Something was very wrong. “Where are you, Erika? Where are you in the house?”

“I'm not in the house, darling. How could I be?”

He would be in error if he continued to play her conversational game, whatever the point of it might be. He must not encourage what seemed to be rebellious behavior. Victor answered her with silence.

“My dearest master, how could I be in the house after you sent me away?”

He hadn't sent her away. He had left her, battered and bleeding, in the living room, not a day previously but mere hours earlier.

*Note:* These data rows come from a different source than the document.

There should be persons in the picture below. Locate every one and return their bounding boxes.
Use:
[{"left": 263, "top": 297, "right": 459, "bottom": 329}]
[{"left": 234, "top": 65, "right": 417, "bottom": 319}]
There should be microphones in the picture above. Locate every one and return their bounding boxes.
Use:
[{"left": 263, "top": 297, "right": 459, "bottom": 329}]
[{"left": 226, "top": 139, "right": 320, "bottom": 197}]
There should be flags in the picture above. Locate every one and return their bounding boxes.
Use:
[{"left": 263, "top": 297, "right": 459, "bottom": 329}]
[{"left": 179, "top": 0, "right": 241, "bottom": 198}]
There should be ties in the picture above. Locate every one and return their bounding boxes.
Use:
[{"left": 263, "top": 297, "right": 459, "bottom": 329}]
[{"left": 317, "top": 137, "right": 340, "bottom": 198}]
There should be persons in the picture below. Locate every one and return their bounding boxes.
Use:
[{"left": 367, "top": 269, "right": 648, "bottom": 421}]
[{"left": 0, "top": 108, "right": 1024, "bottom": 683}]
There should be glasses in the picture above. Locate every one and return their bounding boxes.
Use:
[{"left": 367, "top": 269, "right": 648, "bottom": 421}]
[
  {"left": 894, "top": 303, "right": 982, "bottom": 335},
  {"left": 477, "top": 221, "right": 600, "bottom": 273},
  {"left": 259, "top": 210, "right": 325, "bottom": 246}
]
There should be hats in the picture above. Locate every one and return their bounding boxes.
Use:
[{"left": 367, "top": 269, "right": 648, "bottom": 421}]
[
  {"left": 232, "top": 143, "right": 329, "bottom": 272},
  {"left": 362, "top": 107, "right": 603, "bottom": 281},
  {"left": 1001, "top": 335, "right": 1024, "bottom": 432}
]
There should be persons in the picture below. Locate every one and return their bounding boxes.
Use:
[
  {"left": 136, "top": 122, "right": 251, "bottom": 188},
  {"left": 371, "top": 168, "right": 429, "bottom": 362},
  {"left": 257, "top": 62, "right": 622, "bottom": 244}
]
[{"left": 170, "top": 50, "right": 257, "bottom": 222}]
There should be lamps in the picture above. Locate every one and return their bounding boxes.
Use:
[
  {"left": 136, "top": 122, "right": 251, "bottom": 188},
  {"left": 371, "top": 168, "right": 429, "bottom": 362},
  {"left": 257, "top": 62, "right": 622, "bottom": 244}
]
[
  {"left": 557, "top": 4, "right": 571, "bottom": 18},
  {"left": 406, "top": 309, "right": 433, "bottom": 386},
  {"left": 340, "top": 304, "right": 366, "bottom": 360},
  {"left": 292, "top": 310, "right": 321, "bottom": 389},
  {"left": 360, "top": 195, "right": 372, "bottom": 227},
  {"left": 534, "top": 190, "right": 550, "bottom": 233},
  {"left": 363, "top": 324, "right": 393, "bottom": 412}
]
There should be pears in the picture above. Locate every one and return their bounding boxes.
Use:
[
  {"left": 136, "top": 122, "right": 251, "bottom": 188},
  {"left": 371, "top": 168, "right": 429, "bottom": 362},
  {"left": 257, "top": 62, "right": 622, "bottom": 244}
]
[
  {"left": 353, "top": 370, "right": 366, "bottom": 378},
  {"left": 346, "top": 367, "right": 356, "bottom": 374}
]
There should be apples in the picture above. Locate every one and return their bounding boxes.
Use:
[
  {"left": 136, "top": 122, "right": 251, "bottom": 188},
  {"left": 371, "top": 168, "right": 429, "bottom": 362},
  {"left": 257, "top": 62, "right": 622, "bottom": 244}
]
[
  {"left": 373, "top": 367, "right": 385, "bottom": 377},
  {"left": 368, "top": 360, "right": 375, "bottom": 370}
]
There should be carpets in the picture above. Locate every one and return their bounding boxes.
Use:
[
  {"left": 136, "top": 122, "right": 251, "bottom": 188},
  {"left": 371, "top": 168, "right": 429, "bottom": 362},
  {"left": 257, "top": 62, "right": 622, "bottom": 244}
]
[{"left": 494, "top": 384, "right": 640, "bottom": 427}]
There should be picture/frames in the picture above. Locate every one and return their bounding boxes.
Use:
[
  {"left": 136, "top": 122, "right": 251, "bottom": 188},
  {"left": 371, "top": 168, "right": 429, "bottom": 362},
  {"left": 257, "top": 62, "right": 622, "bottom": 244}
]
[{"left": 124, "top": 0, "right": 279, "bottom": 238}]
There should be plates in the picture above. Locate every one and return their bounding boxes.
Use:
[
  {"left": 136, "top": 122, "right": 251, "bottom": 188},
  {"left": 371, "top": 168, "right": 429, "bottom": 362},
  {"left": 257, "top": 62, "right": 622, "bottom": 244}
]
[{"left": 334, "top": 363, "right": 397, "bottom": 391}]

She said, “How is the new one? Is she as lubricious as I was? When brutalized, does she cry as pitifully as I did?”

Victor began to see the nature of the game, and he was shocked by her effrontery.

“My darling, my maker, after you killed me, you had your people in the sanitation department take me to a landfill northeast of Lake Pontchartrain. You ask where I am in the house, but I am nowhere in the house—though I hope to return.”

Now that she'd carried this demented charade to
an unacceptable extreme, silence was not the appropriate response to her.

“You are Erika Five,” he said coldly, “not Erika Four. And all you've achieved by this absurd impersonation is to ensure that Erika Six will be in your position soon.”

“From so many nights of passion,” she said, “I remember the hard impact of your fists, the sharpness of your teeth biting into me, and how I bled into your mouth.”

“Come to me immediately,” he said, for he needed to terminate her within the hour.

“Oh, darling, I would be there at once if I could, but it's a long way to the Garden District from the dump.”

CHAPTER 23

AS THEY REACHED
the T junction where the entrance lane met the main road through Audubon Park, Michael drew the illegally purchased .50-caliber Desert Eagle pistol from the scabbard at his left hip.

Carson said, “If they're going to be trouble—”

“I'd bet both kidneys on it.”

“—then I'm thinking the Urban Sniper makes more sense,” she finished, turning right onto West Drive.

The headlights washed across the pale forms of Mr. and Mrs. Guitreau on their rainy-night, fully-nude, high-speed dog walk.

Michael said, “If we have to get out of the car, it'll for sure be the Sniper, but not if I have to shoot from a sitting position.”

Hours earlier, they had seen Pastor Kenny Laffite, one of the New Race, breaking down psychologically
and intellectually. And not long after that, they were forced to deal with another of Victor's creations who called himself Randal and whose rap was as creepy-crazy as Charles Manson channeling Jeffrey Dahmer. Randal wanted to kill Carson's brother, Arnie, and he had taken three rounds point-blank from an Urban Sniper before going down and staying down.

Now this weirdness.

“Damn,” Carson said. “I'm never gonna get a chance to finish that okra succotash.”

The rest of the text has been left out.